In March, while traveling on the east coast, I had dinner with a dear friend, Ted Maris-Wolf. We splurged, dining at the Fat Canary, a special-event favorite restaurant of mine back in the day (circa 2008). We had a wide-ranging conversation, from our families and children to mutual friends and the institutions we had in common: the Omohundro Institute of Early American History and Culture and the Colonial Williamsburg Foundation (where Ted is now Vice President of Research and Historical Interpretation and I was Book Editor/Writer for five years in the early 2000s).
As our dinner was winding down, we began to chat about writing adventures, discussing Ted’s ups and downs with his first academic-press publication, Family Bonds: Free Blacks and Re-Enslavement Law in Antebellum Virginia, and my negotiations with a journal editor of an old academic article of mine (more on that in another post). We also talked about my forthcoming memoir. I wondered aloud whether to self-publish and, if so, to bother with a print version or just stick with an eBook edition.
Suddenly, the woman seated on the banquet next to me at the two-top to my right leaned over, excused herself for interrupting by explaining she had overheard we were writers and she, herself, was a poet, then grabbed my arm and exclaimed that I must print my book.
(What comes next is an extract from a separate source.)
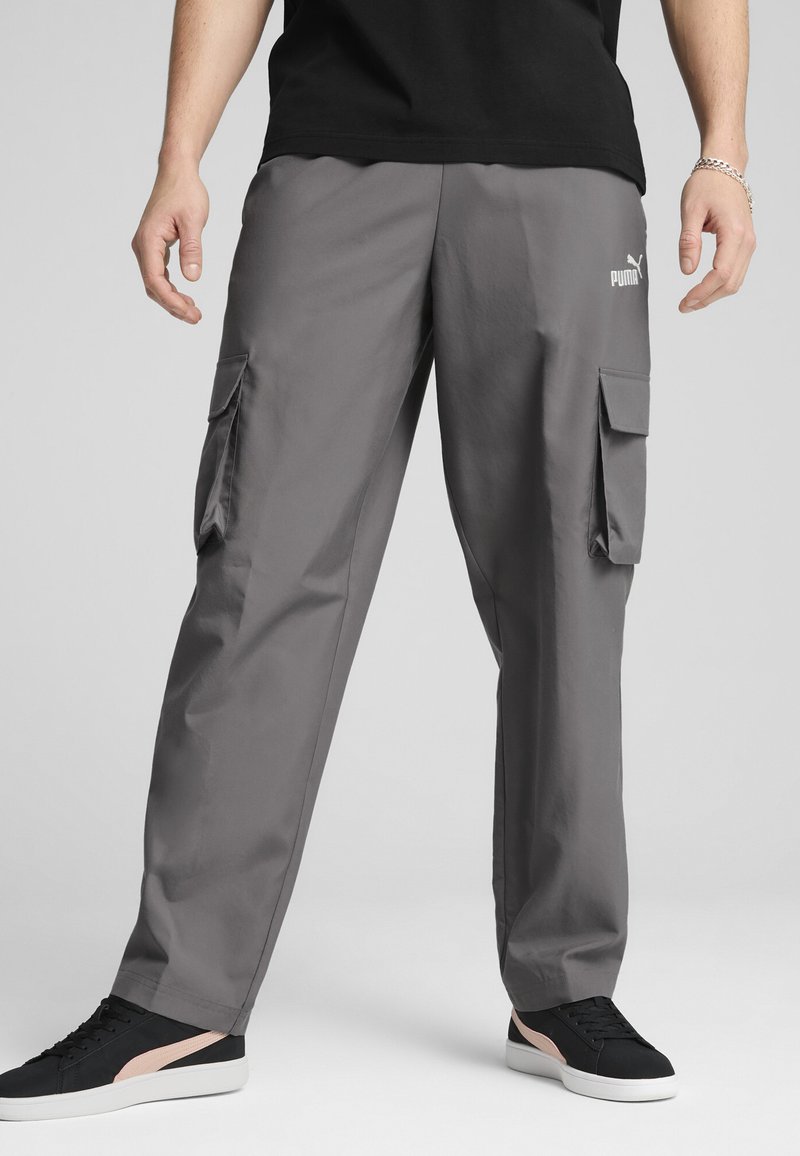 Gray cargo pants made of lightweight material, featuring side pockets and a logo on the thigh. Paired with black sneakers.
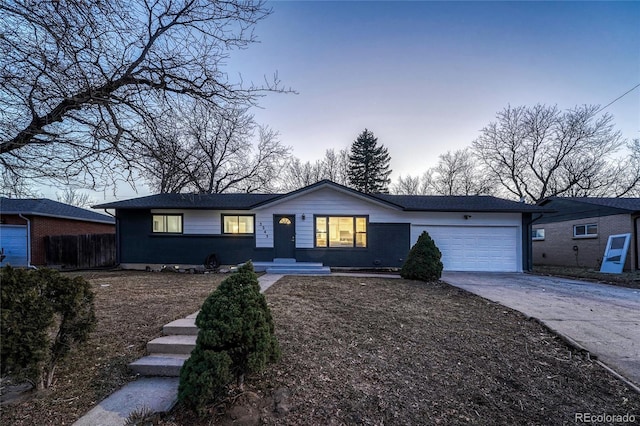 ranch-style house with a garage, brick siding, driveway, and fence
She introduced herself as Beclee Newcomer Wilson, poet laureate of Napa County, CA. Her husband across the table, John Wilson, mentioned that he met with a VP at Colonial Williamsburg that afternoon who recommended he set up a meeting with the new VP overseeing the Historic Area — someone named Ted something-or-other. I introduced John to Ted; John immediately launched into his various proposals to improve Colonial Williamsburg, and Ted shared some of what he envisions for the future of the Historic Area. I gossiped with Beclee for an hour about writing, publishing, the beauty of Napa Valley, her work to bring poetry to elementary-school students, and the challenges of juggling the joyous noise of motherhood with the solitary contemplation of a writer’s life. Beclee and I exchanged email addresses, John got on Ted’s schedule for the following day, and the Wilsons departed.
Several minutes later, after the restaurant staff reset the table, Ted and I looked at each other and marveled, “Was that real? Or did we imagine them?!”
A wonderful dinner with a longtime friend transformed into a a delightful chance meeting. Beclee and I have a phone date to talk about book marketing at the end of the month.